▸ **Source text**
☆ ☆ ☆ ☆ ☆
Healthy food example set by White House

Since her husband took office, Mrs. Obama has been setting a wonderful example, encouraging healthy food options like fresh fruits and vegetables. The state dinner at the White House is a beautiful demonstration that food can be healthy as well as fancy!
Modern Flourishes at Obamas’ State Dinner in the New York Times leaves me hungry. How wonderful: “the meatless menu included a mix of Indian and American favorites, including some African-American standards. Collard greens and curried prawns, chickpeas and okra, nan and cornbread”. Sounds like a lot of agricultural biodiversity to me! Cheers to Mrs. Obama for continuing to encourage Americans to consider healthy food options by setting such an exquisite example.
For the full menu, see this official press release from the White House (pdf). For pictures, you must see the slide show at the Times – there are very few pictures of the event online.
Karl, you’ll be happy to hear that the pears served for dessert were poached in honey from the White House’s own beehive!



  1. I know you know, and I know I’m being annoying, but when exactly did the muscle tissue of crustaceans stop being meat? Prawns are almost always an ecological disaster on the same scale as CFO beef.

  2. Jeremy, you’re not being annoying. I just decided to not get into it on this one. Some people here in the midwest don’t put poultry or fish in the “meat” category, maybe this reporter is from the midwest.
    I went back to the press release to double check if they listed where the prawns were from, and it didn’t say, which is strange because I thought White House state dinner menus always said where the foods were from in the US. I did notice something on the menu that I’ve never heard of before. What’s salsify? According to Wikipedia, the taproot tastes like oysters. Cool. I want to taste it!
    The lack of location for the prawns is unfortunate, because where they’re from makes a big difference in sustainability. What do you think about aquaculture, particularly on land? I think there’s a lot of potential for these fast growing species to provide animal protein for those who demand it, but it hasn’t gone so well in implementation just yet.
☆ ☆ ☆ ☆ ☆
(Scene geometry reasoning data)

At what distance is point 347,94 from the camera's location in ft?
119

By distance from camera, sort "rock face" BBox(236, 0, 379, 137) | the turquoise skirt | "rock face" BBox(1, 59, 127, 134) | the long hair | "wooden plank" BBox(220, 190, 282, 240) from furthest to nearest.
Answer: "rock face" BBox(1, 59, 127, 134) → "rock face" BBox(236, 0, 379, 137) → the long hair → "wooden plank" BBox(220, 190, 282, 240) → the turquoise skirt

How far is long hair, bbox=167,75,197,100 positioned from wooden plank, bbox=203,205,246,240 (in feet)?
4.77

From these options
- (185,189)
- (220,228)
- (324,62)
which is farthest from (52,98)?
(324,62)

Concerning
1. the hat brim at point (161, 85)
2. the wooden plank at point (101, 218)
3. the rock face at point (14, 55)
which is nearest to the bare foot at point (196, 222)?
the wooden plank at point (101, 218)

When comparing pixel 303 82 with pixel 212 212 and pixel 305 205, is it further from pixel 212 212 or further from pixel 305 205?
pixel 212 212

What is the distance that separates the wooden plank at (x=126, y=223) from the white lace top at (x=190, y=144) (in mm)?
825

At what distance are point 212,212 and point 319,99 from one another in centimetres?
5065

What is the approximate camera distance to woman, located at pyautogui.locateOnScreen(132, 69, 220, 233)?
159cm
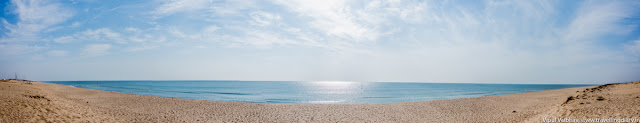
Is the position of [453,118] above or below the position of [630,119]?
below

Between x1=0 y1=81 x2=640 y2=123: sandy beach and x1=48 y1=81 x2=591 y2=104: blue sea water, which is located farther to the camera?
x1=48 y1=81 x2=591 y2=104: blue sea water

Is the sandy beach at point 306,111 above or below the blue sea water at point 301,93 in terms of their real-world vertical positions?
above

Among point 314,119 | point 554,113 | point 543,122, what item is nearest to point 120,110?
point 314,119

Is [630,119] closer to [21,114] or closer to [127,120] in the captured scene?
[127,120]

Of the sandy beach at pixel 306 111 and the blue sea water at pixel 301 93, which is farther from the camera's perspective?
the blue sea water at pixel 301 93

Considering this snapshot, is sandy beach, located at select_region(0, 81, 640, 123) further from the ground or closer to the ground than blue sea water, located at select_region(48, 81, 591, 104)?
further from the ground

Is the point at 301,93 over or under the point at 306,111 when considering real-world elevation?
under

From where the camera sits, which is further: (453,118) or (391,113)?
(391,113)

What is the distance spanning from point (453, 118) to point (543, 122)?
17.0 feet

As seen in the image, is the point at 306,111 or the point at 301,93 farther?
the point at 301,93

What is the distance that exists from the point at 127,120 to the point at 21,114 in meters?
4.28

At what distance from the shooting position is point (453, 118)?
18109mm

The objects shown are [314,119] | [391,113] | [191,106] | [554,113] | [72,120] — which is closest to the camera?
[72,120]

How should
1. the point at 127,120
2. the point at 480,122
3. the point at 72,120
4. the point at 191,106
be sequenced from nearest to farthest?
the point at 72,120 < the point at 127,120 < the point at 480,122 < the point at 191,106
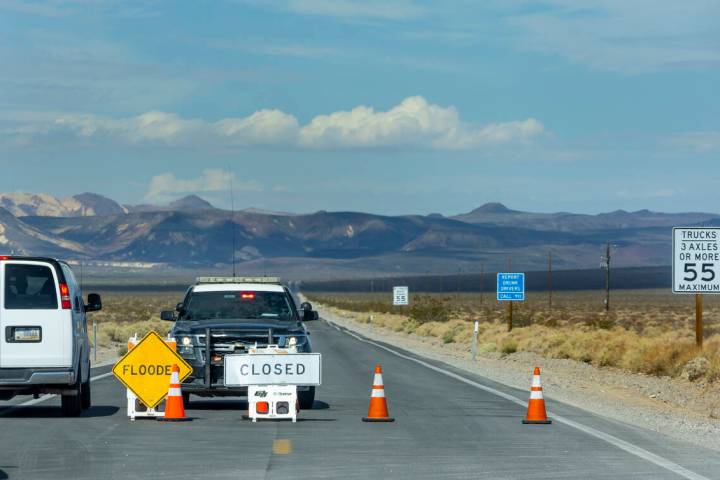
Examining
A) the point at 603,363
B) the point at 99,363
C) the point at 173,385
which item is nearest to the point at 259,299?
the point at 173,385

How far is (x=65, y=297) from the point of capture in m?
17.8

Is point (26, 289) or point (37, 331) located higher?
point (26, 289)

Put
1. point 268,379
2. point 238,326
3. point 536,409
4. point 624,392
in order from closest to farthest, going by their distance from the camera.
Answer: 1. point 268,379
2. point 536,409
3. point 238,326
4. point 624,392

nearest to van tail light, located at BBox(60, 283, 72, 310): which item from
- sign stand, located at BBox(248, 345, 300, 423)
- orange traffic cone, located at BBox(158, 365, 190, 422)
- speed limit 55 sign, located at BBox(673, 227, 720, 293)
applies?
orange traffic cone, located at BBox(158, 365, 190, 422)

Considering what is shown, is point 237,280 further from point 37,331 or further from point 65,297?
point 37,331

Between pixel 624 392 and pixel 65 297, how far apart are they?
14822 millimetres

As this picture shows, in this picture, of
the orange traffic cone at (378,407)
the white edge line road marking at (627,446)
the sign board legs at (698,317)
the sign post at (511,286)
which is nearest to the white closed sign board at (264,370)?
the orange traffic cone at (378,407)

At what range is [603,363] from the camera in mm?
37906

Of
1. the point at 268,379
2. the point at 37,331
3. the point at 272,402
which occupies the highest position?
the point at 37,331

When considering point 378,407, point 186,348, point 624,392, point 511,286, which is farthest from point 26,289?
point 511,286

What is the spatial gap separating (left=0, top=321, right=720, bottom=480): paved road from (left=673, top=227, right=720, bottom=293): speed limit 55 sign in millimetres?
9990

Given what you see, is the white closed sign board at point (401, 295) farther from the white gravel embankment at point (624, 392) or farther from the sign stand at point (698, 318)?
the sign stand at point (698, 318)

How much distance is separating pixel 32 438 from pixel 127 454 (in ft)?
6.26

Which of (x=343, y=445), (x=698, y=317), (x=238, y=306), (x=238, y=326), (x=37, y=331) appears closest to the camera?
(x=343, y=445)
☆ ☆ ☆ ☆ ☆
▸ **Exercises**
A - In the post about the White House state dinner, what were the pears served for dessert poached in?
B - Output the part of the post about the White House state dinner from "1. I know you" up to and including "from the midwest.".
C - Continue the post about the White House state dinner, picking up after its last sentence.

▸ **Responses by item number**
A - Honey from the White House's own beehive.

B -
1. I know you know, and I know I’m being annoying, but when exactly did the muscle tissue of crustaceans stop being meat? Prawns are almost always an ecological disaster on the same scale as CFO beef.

  2. Jeremy, you’re not being annoying. I just decided to not get into it on this one. Some people here in the midwest don’t put poultry or fish in the “meat” category, maybe this reporter is from the midwest.

C -
  3. Ditto on the prawns-not-meat thing. And yes, shrimp boats can wreak havoc. I live in Texas, and you don’t want to swim in Galveston the day after the shrimp boats pass. The beach becomes a stinking mass of the rotting corpses of discarded fish. Ms. Bodnar seems to have it on the nose, but I would add that it’s not just where they’re from, but how they’re caught, raised, etc.

  4. Are invertebrates like prawns and crabs currently being cultured on land? If not is anyone looking into it?
    I know the on-land aquaculture of freshwater fish (specifically catfish and tilapia) are big success stories (it’s a shame the concept of farmed fish seems to be taking a hit in public perception based on examples like farmed salmon).

  5. Oh, I’ve heard of salsify. I’m not sure I’ve had any though. I know it was grown in the old New England gardens. If you go to this site they have various gardens, and in the Sherburne downloadable garden map pdf you can see salsify.
    You can visit their site and they have that stuff growing. I remember seeing it.

  6. Wow! I got all the way through that article, then hit the last sentence and had to read it a few more times to get what happened. Isn’t that theft? They could have hurt the bees! Or what if they got stung?

  7. They probably wore those big hazmat suits they wear everywhere. I still can’t wrap my head around why that was necessary – they could have just collected DNA from the pollen in the honey… why the theft?

  8. Anastasia, salsify is sometimes called vegetable oyster, though why is beyond me. I used to grow it, and it is very delicious. Beautiful flowers too.